D’après les experts, certaines tombes, qui se situent dans les quartiers Silifke et Erdemli de Mersin, datent du deuxième siècle apr. J.-C. En effet, le plus ancien consistait en un sarcophage en terre cuite retrouvé à l’ouest de l’église. Des monnaies byzantines en bronze y avaient été trouvées, datant du règne commun de Basile II et Constantin VIII (976 – 1025).

Cela fait maintenant plus de 80 ans que le site de Mersin-Yumuktepe a été découvert. Malheureusement, les tombeaux menacent aujourd’hui de s’effondrer et un plan de restauration a donc été mis en place. Murat Durukan a expliqué à l’agence Demirören : « Bien que celles-ci apparaissent comme des structures extrêmement bien conservées, quand vous regardez les détails, vous pouvez immédiatement observer de graves fissures dans le tombeau du temple et que les tombes ont besoin d’être restaurées. On peut perdre ces structures en cas de petits tremblements de terre. Les fissures sont aujourd’hui si importantes qu’une main humaine peut facilement y pénétrer. Par conséquent, cette structure nécessite une intervention urgente. » 

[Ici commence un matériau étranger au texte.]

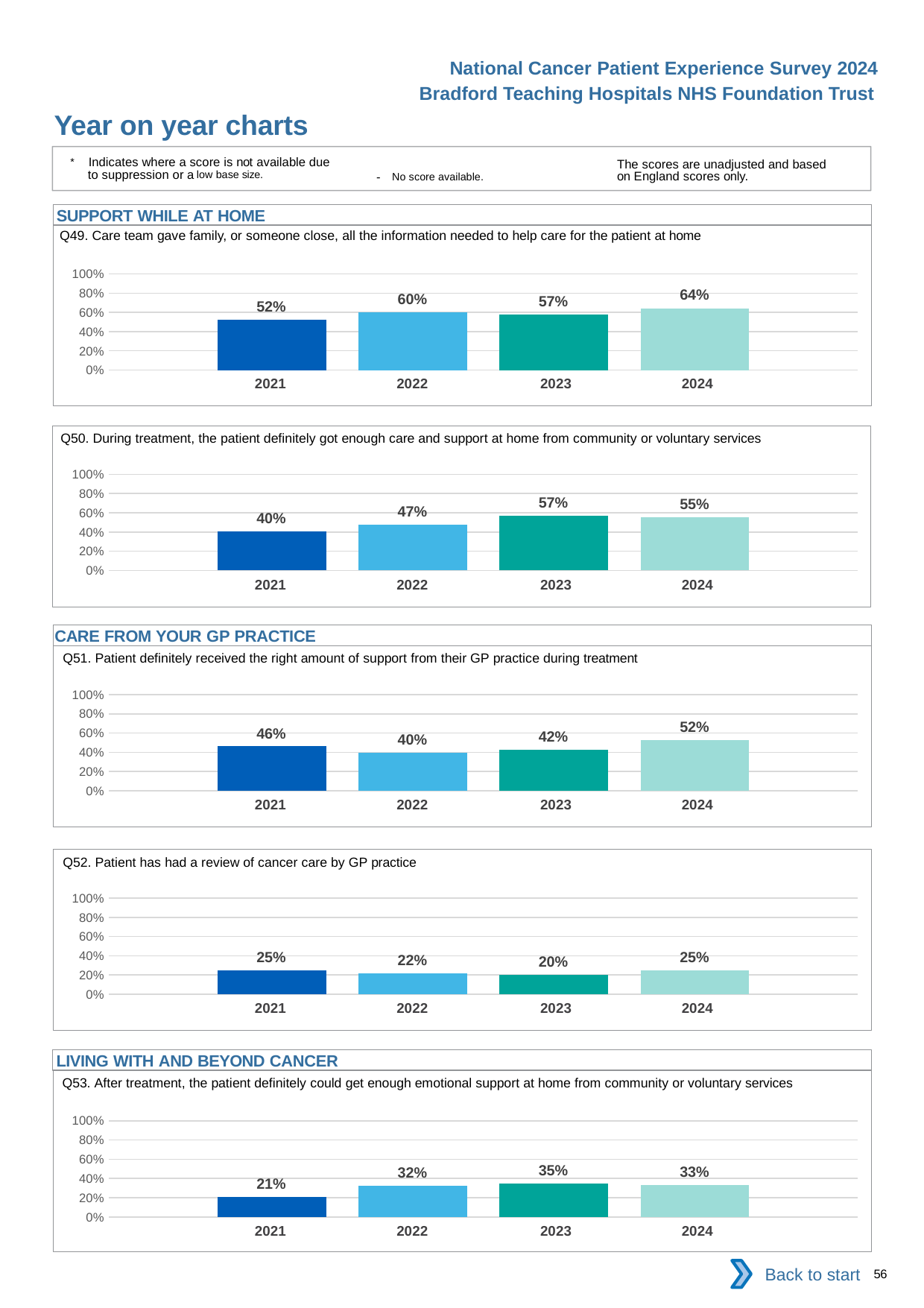
In the Q52 chart, what is the value for 2023? 20% In the Q51 chart, which is larger, the value for 2021 or the value for 2023? 2021 In the Q51 chart, what is the value for 2022? 40% What kind of chart is the Q52 chart? Bar chart In the Q53 chart, what is the difference between the 2023 and 2021 values? 14 percentage points In the Q50 chart, which year has the highest value? 2023 In the Q49 chart, what is the value for 2024? 64% How many years are shown in the Q49 chart? 4 In the Q49 chart, which year has the lowest value? 2021 In the Q50 chart, what is the difference between the 2023 and 2021 values? 17 percentage points In the Q53 chart, which year has the highest value? 2023 In the Q52 chart, is the value for 2021 greater or less than 40%? less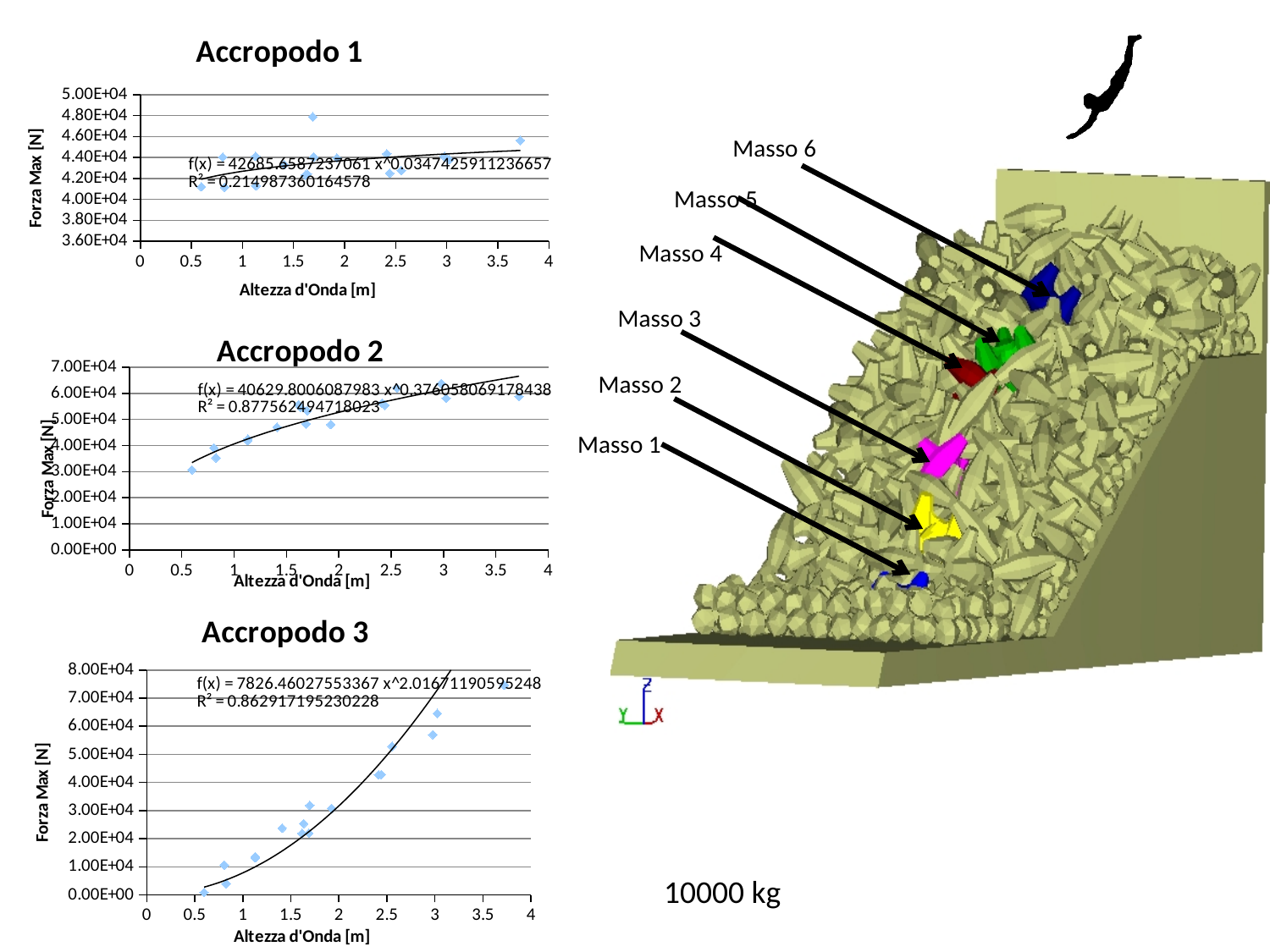
What kind of chart is the Accropodo 1 chart? scatter chart In the Accropodo 2 chart, is the Forza Max value at the largest wave height (about 3.7 m) greater or less than 5.00E+04? greater In the Accropodo 2 chart, do the Forza Max values generally rise or fall as Altezza d'Onda increases? rise In the Accropodo 3 chart, is the Forza Max value at the smallest wave height (about 0.6 m) greater or less than 1.00E+04? less What R² value is shown on the Accropodo 2 chart? 0.877562494718023 In the Accropodo 3 chart, is the Forza Max value at the largest wave height (about 3.7 m) greater or less than 7.00E+04? greater In the Accropodo 2 chart, which is larger: the Forza Max value at about 0.6 m wave height or at about 1.7 m wave height? 1.7 m In the Accropodo 3 chart, do the Forza Max values generally rise or fall as Altezza d'Onda increases? rise What is the x-axis label of the Accropodo 3 chart? Altezza d'Onda [m] In the Accropodo 3 chart, which is larger: the Forza Max value at about 3.0 m wave height or at about 2.5 m wave height? 3.0 m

Une restauration qui se fait d’autant plus pressante au regard de leur valeur historique : « L’un des tombeaux a été construit pour une riche famille de la région. Il y a d’autres tombes aux alentours. Cet endroit est une sorte de cimetière. Une telle forme de tombeau, si bien conservé, ne se trouve pas dans de nombreux endroits en Anatolie. Dans cette partie de la Cilicie, nous en connaissons une quarantaine à Demircili, Canbazlı, Elaiussa Sebaste et Olba. Ce sont des tombeaux monumentaux construits entre la première moitié du IIe siècle et la première moitié du IIIe siècle. Ces tombes sont des structures de prestige ; ils sont le signe de richesse. Il y a eu une période de richesse importante à certaines périodes dans la région. On peut dire que la richesse de l’Empire romain au IIe siècle se percevait également dans la région de Cilicie. La même chose est valable pour le Ve siècle. Ces types de structures ont été construits à une époque où le commerce était extrêmement important et où il n’y avait pas de guerres. Nous pouvons les définir comme des structures de prestige ou des structures que les riches ont fait construire pour refléter leur statut », explique Murat Durukan.

La Cilicie est une ancienne région partant du cap d’Alanya et s’étendant jusqu’en Syrie.